═════ EXTRAIT DU TEXTE ═════

Il va faire un excellent préambule à la lecture de l’Afrique fantôme de Michel Leiris que je me suis programmé prochainement. Ouvert en grand.
Monique L 
Malgré mes essais répétés je n’ai pas dépassé la moitié du livre.
Je ne suis pas contre les légendes, les grigris, etc., même si je ne comprends souvent pas tout, mais dans ce livre l’accumulation des grigris et autres sortilèges pour sortir de situations compliquées voir désespérées n’est pas passé.
Je n’ai pas compris le cheminement dans la brousse et surtout dans les divers imaginaires. Cela m’est apparu comme l’accumulation d’anecdotes sans cheminement construit. J’ai été surprise par toutes les précisions sur les dimensions (ce n’est qu’un détail mais surprenant pour de la littérature...)
Lors de mes voyages en Afrique, j’ai eu l’occasion d’être confrontée à des mythes difficiles à intégrer comme chez les Dogons mais là tout reste confus et anecdotiques.
Je crois que c’est la première fois que cela m’arrive, mais je ferme.
Brigitte T 
Sous le charme du Père-des-Dieux-Qui-Peut-Tout-Faire-En-Ce-Monde, je me suis transportée au Nigéria, assise au pied d'un arbre dans une palmeraie. J'écoute, je rencontre rire, j'ai peur, je suis soulagée par la fin de l'histoire. Un rêve...
La sorcellerie, les grigris, les êtres maléfiques, "méchants, cruels et sans pitié", voire des personnages ubuesques dans une brousse hostile, le démon et même l'enfer surgissent et ressurgissent au son de Tambour, de Chant, au rythme de Danse. La brousse colorée de rouge, de blanc... Mais la Mort ne triomphe pas, elle est vendue, la Peur est reprise avec intérêt à l'emprunteur... je ris, je souris, je me laisse porter par mon Imaginaire (le nom de la collection de l'éditeur !). Se dressent des tableaux pittoresques.
Il a des valeurs ce héros : il ne quitte pas sa femme, la protège, vient en aide aux affamés, défend les plus faibles.
Le style m'a parfois surprise avec cette précision répétitive des chiffres (taille, distance, prix, heure), le temps des verbes qui change dans une même phrase, l'écriture, ou la traduction ; par exemple : "foutballe". Ce n'est pas dérangeant, au contraire, je suis vraiment avec un vrai Africain et j'adore.... J'ai un beau-frère africain, excellent orateur qui raconte et invente des histoires magiques en y mêlant chant et danse pour notre grand plaisir:)
N'oublions pas le titre, "L'ivrogne dans la brousse", livre écrit en 1952. Alors que le personnage est sevré involontairement de l'alcool de palme, n'est-il pas en manque et ne nous fait-il pas partager son délire et ses angoisses ? Le Nigéria est encore une colonie britannique et ce, jusqu'en 1960 ; la lèpre sévit, sécheresse et famine sont le quotidien de la lutte des plus résistants. On peut faire un lien entre les faits socio-culturels et certaines aventures du narrateur.

═════ DONNÉES PRÉSENTÉES ═════

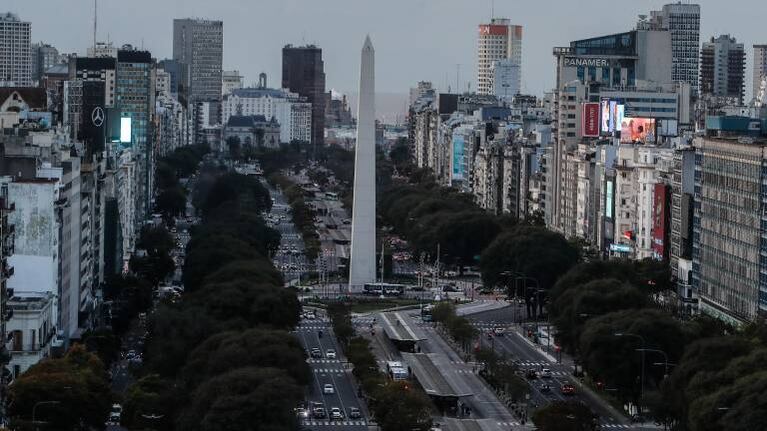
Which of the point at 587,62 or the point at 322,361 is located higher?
the point at 587,62

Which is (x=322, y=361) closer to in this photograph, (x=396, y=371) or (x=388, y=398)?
(x=396, y=371)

═════

§ CONSIGNE: Pourriez-vous poursuivre les avis de lecteurs sur « L'ivrogne dans la brousse », plus haut, à partir de leur dernière phrase ?

§ RÉPONSE:
Ouvert en grand.

Nathalie
L’ivrogne dans la brousse m’est tombé des mains.
Trop mal écrit dans le style.
Je n’ai pas si tout eu envie de poursuivre et en plus c’était une traduction. Ça m’a achevée !

Edith
J’ai laissé le Amos Tutuola… : barbant et trop échevelé pour moi... Une lecture à voix haute serait peut-être plus agréable.
Catherine 
L’ivrogne dans la brousse m’a bien divertie ; ça change du précédent. Ça m’a rappelé les contes et légendes que je lisais dans mon enfance. C’est un monde étrange plein de gris-gris, de dangers, d’êtres improbables qui se transforment. Le personnage central est assez divertissant, à la recherche de son vin de palme et de son malafoutier. J’ai bien aimé l’homme complet si beau, qui rend ses membres les uns après les autres, pour finir en crâne, la ville des morts, l’idée de vendre sa mort et de louer sa peur, de transformer sa femme en caillou pour la mettre dans sa poche... Par moments, c’est trop répétitif, je me suis lassée un peu en cours de lecture.
Mais au final, un plaisir de lecture. Je l’ouvre aux ¾.
Bonne soirée, faites bien attention de ne pas abuser du vin de palme...
Fanny(quelques semaines plus tard)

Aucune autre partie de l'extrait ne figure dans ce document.